Material for this task START

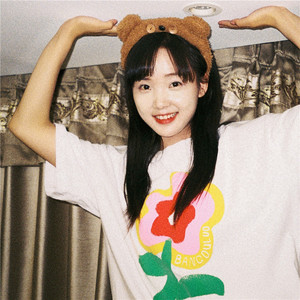 创造101吕小雨同款白色花朵印花纯棉短袖t恤减龄小清新显白上衣女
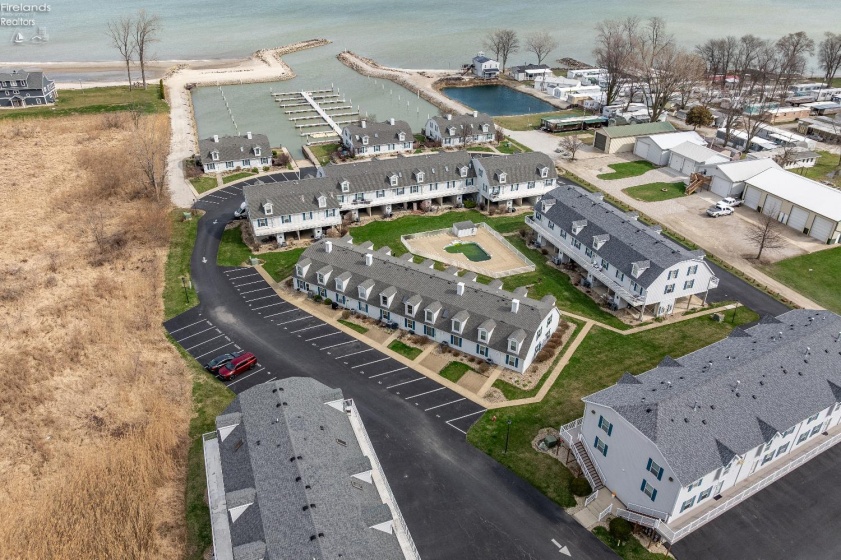 59 Schooner Point Drive, Port Clinton, 43452, 3 Bedrooms Bedrooms, ,2 BathroomsBathrooms,Residential,For Sale,Schooner Point,20261116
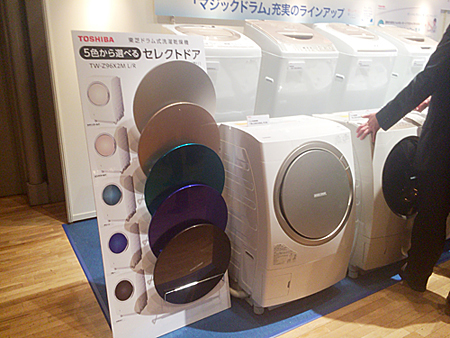 カラーラインアップ豊富なセレクトドア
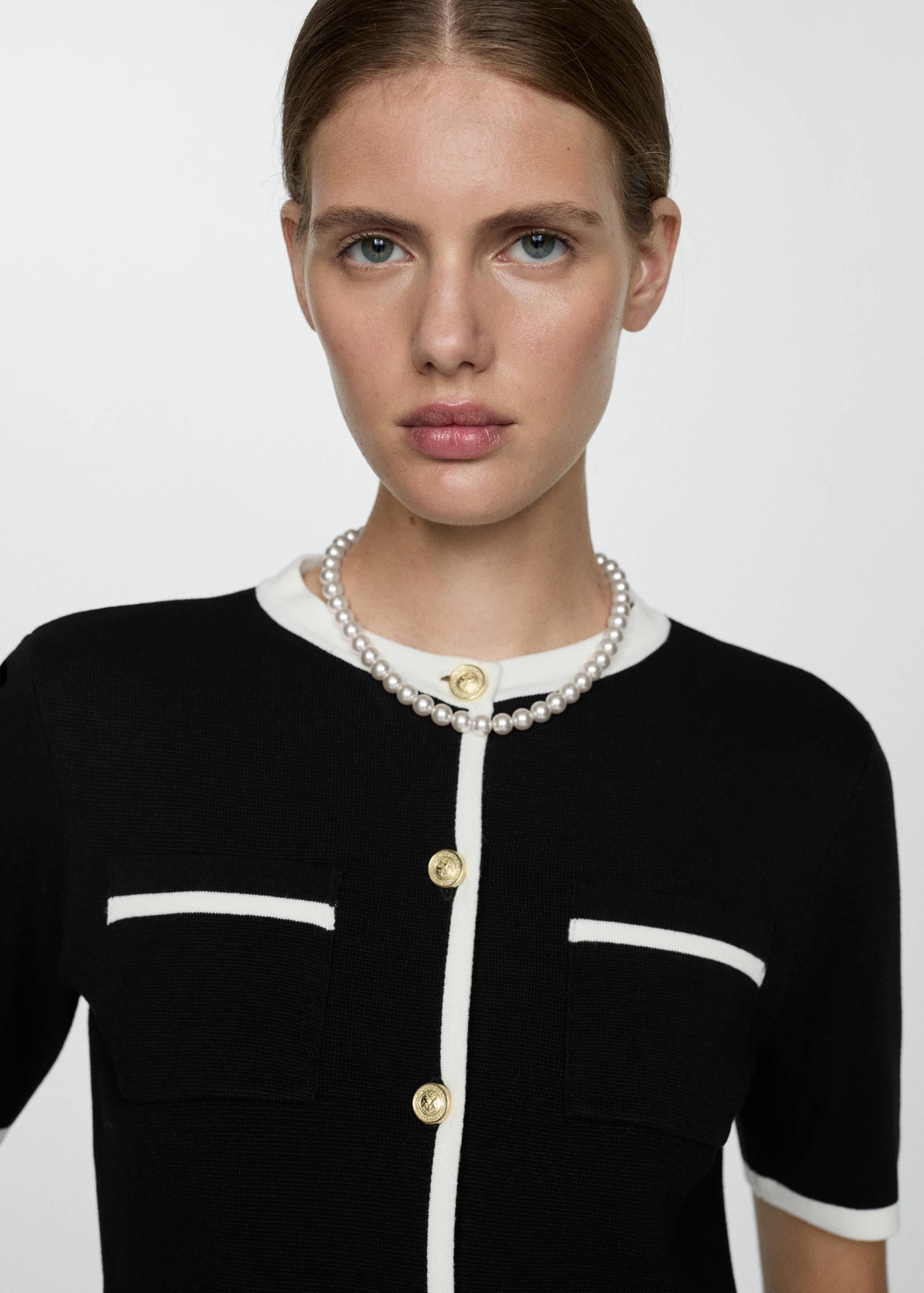 Short-sleeved cardigan with contrasting trims - Medium plane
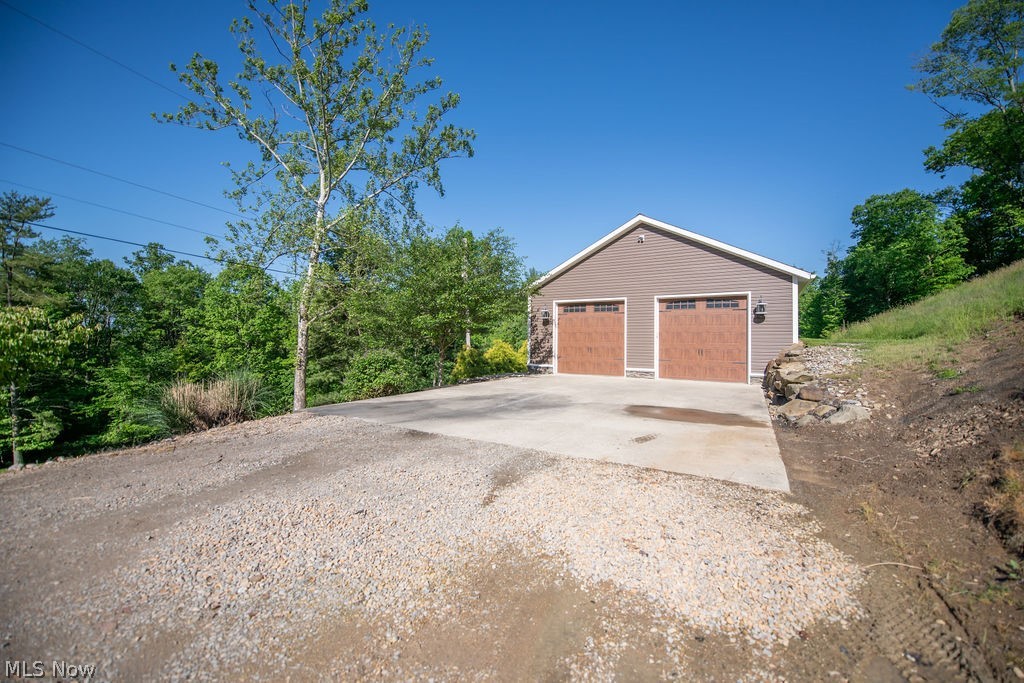 5234 Ribbon Road SW Bowerston OH 44695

Material for this task END

#### Your instructions:
The records above are to be restated exactly, without their pictures.

#### Task result:
 创造101吕小雨同款白色花朵印花纯棉短袖t恤减龄小清新显白上衣女
 59 Schooner Point Drive, Port Clinton, 43452, 3 Bedrooms Bedrooms, ,2 BathroomsBathrooms,Residential,For Sale,Schooner Point,20261116
 カラーラインアップ豊富なセレクトドア
 Short-sleeved cardigan with contrasting trims - Medium plane
 5234 Ribbon Road SW Bowerston OH 44695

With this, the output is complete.